I am sure many here have used the Electolisis Method. But thought I would mention it as it takes no work at all to remove rust. I mixed Washing Soda with water in a 5 gallon bucket for my tank. I removed all the rust from an old vise that would not even move. Just hung it in the tank and turned on the battery charger. Left it over night and next morning the vise was clean and I was able to take it apart to finish cleaning and paint it. It works like a charm. I have a write up somewhere if anyone wants it. Also easy to find on the net.


----------



## fahrphrompuken (Mar 23, 2015)

I stumbled onto a youtube video where this guy did that with a the table to a table saw, it was completely rusted. A day or two later and no rust!
Now I have to find something really rusty just to try it out.


----------



## T Bredehoft (Mar 23, 2015)

It works.
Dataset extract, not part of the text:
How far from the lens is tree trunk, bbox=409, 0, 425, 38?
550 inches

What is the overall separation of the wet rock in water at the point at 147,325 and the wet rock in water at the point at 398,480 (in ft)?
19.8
I used a 5 gal pail, ran a re-bent coat hanger (can't find more, dang it) around the pail on the inside for one source, laid a 2 foot piece of brake line across the top, clipped the anode (or which ever) to it, and hung all sorts of rusty car parts from it. Over night, some looked  like freshly stamped parts. Paint and all gone. I used about a cup of washing soda and about 4 gallons of water.


----------



## widget (Mar 23, 2015)

Ive tried it out before, seemed pretty good, though didn't have it in long enough. My power unit was only 12v 4a, other people use ~24v (unsure of amps), but it was definitely interesting experiment.


----------



## JR49 (Mar 23, 2015)

Is washing soda the same as baking soda?  If not where would I go to get it?  Thanks, JR49


----------



## fahrphrompuken (Mar 23, 2015)

Washing soda is sodium carbonate, baking soda is sodium bicarbonate. Baking soda will not work very well without breaking it down. I know you can get A&H Washing soda from Amazon.com if it's not available in the laundry detergent aisle at the grocery store.


----------



## Cactus Farmer (Mar 23, 2015)

Here in the oilfields we call sodium carbonate "soda ash" and use it to raise the Ph of our drilling fluids to stop corrosion of the drill pipe. I comes in 50 lb. bags. Some added to the washer sure cleans greasy clothes, just don't add too much or the clothes won't last too long.


----------



## atunguyd (Mar 24, 2015)

Cactus Farmer said:


> Here in the oilfields we call sodium carbonate "soda ash" and use it to raise the Ph of our drilling fluids to stop corrosion of the drill pipe. I comes in 50 lb. bags. Some added to the washer sure cleans greasy clothes, just don't add too much or the clothes won't last too long.


Sounds like the same stuff I buy for the pool to raise the ph.  Also called soda ash. One manufacturer though calls it ph up.


----------



## fahrphrompuken (Mar 24, 2015)

The big difference between soda ash and washing soda is that washing soda will cost you about $10 for a 3.5 lb box, and soda ash will cost about $20 for a 10 lb bucket. Other than that its the same thing, sodium carbonate.


----------